26. Стыд: его метафизика и виды
"Бездна наслаждений затягивает и топит, — утверждает Колетт, — но любовь из них самое бледное, бессловесное, полное смертной грусти". Даже если подавить человеческое достоинство в конечном счете невозможно, по сути, все равно справедлива поговорка animal post coitum triste[325], и то же самое в полной мере относится к человеку. Прежде всего речь идет, конечно, о соитиях, предпринимаемых ради чистого удовольствия — в них каждый одинок и существует сам по себе. Такая любовь по своей сущности не отличима от мастурбации.
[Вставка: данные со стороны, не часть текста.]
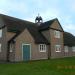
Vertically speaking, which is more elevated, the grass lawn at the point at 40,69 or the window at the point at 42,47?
the window at the point at 42,47

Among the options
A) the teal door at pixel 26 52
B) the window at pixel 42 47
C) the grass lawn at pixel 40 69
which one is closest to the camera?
the grass lawn at pixel 40 69

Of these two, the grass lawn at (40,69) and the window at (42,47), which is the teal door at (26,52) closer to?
the window at (42,47)

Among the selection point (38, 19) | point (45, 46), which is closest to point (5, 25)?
point (45, 46)

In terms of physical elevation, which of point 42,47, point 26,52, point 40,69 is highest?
point 42,47

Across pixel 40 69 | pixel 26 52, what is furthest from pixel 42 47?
pixel 40 69

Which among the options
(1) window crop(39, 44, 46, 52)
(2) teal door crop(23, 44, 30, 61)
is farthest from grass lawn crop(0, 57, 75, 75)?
(1) window crop(39, 44, 46, 52)

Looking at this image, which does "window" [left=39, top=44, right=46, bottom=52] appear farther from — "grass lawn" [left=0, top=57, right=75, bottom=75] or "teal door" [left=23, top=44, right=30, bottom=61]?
"grass lawn" [left=0, top=57, right=75, bottom=75]

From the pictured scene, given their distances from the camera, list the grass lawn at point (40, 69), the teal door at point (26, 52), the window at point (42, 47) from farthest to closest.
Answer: the window at point (42, 47)
the teal door at point (26, 52)
the grass lawn at point (40, 69)

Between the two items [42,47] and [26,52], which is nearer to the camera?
[26,52]

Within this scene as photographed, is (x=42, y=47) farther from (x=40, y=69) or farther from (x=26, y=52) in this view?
(x=40, y=69)

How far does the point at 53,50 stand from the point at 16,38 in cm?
1179

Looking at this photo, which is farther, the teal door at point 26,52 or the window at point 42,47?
the window at point 42,47

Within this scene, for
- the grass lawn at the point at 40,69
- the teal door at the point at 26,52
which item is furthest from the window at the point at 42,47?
the grass lawn at the point at 40,69

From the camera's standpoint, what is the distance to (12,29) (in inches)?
1275
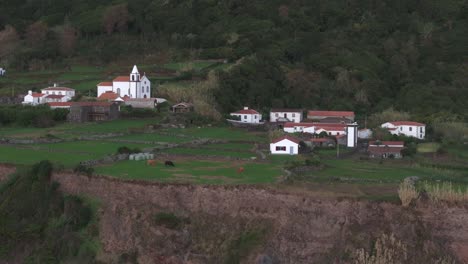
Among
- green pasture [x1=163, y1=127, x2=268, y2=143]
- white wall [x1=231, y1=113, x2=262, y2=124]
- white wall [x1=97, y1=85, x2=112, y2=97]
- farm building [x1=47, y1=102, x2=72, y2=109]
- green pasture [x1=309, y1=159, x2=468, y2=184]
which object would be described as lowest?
green pasture [x1=309, y1=159, x2=468, y2=184]

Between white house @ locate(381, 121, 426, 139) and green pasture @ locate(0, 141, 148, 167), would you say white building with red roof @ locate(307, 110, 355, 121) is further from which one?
green pasture @ locate(0, 141, 148, 167)

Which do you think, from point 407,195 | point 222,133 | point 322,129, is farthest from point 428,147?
point 407,195

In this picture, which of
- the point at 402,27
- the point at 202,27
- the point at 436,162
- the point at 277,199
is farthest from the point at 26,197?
the point at 402,27

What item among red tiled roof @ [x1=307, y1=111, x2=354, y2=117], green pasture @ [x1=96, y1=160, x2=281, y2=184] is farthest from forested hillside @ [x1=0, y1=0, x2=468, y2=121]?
green pasture @ [x1=96, y1=160, x2=281, y2=184]

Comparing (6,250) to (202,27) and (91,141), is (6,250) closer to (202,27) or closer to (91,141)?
(91,141)

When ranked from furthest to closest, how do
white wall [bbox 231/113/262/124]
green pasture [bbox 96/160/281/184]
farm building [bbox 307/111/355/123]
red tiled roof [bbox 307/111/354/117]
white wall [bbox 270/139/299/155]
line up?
red tiled roof [bbox 307/111/354/117] < farm building [bbox 307/111/355/123] < white wall [bbox 231/113/262/124] < white wall [bbox 270/139/299/155] < green pasture [bbox 96/160/281/184]

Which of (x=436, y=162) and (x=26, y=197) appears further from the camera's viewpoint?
(x=436, y=162)
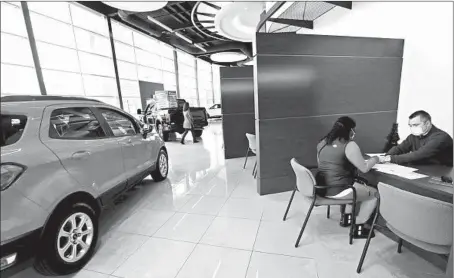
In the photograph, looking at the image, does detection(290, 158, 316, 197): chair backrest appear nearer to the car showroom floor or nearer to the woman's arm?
the woman's arm

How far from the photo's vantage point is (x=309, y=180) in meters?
1.83

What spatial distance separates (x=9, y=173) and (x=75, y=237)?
0.78 metres

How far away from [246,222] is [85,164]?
1757mm

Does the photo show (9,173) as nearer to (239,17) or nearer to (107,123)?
(107,123)

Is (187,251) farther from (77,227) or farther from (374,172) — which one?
(374,172)

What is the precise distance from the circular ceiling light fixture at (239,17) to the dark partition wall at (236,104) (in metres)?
0.85

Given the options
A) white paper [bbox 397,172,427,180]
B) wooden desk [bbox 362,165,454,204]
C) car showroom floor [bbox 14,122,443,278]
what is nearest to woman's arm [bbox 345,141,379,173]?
wooden desk [bbox 362,165,454,204]

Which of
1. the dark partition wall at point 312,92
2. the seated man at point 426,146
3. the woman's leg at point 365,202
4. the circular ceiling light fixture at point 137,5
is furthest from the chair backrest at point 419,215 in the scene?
the circular ceiling light fixture at point 137,5

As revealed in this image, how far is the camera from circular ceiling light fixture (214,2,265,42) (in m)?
3.57

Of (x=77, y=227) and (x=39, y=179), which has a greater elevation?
Answer: (x=39, y=179)

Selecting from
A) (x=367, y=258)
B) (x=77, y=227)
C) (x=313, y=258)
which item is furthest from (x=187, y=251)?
(x=367, y=258)

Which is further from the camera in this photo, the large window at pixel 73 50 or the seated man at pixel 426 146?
the large window at pixel 73 50

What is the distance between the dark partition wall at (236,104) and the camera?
16.1 ft

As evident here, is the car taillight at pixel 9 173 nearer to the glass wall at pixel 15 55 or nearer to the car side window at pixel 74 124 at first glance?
the car side window at pixel 74 124
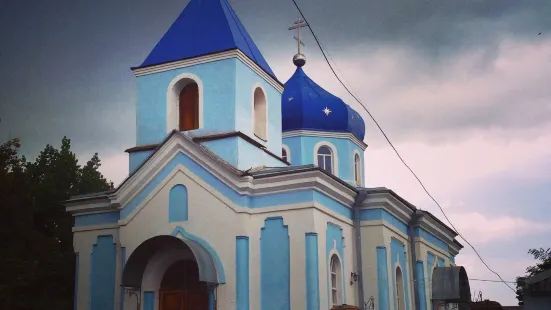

Объяснить это можно только, если посмотреть "с той стороны" обыденного сознания, пронизанного арифметическим множеством любовных актов. Повседневная, имеющая христианские источники, мораль, теологическая ненависть к сексу здесь не поможет. Возникающее в любви чувство вины имеет не моральную, а трансцендентальную подоснову. Она — в изначальной предрасположенности человека к аскетизму, неотмирности. Справедливо это, правда, только в отношении мужчин; женщины чрезвычайно редко чувствуют себя униженными и подавленными после полового акта, если, конечно, к этому не примешиваются внешние общественные или иные обстоятельства (например, бессознательное табу).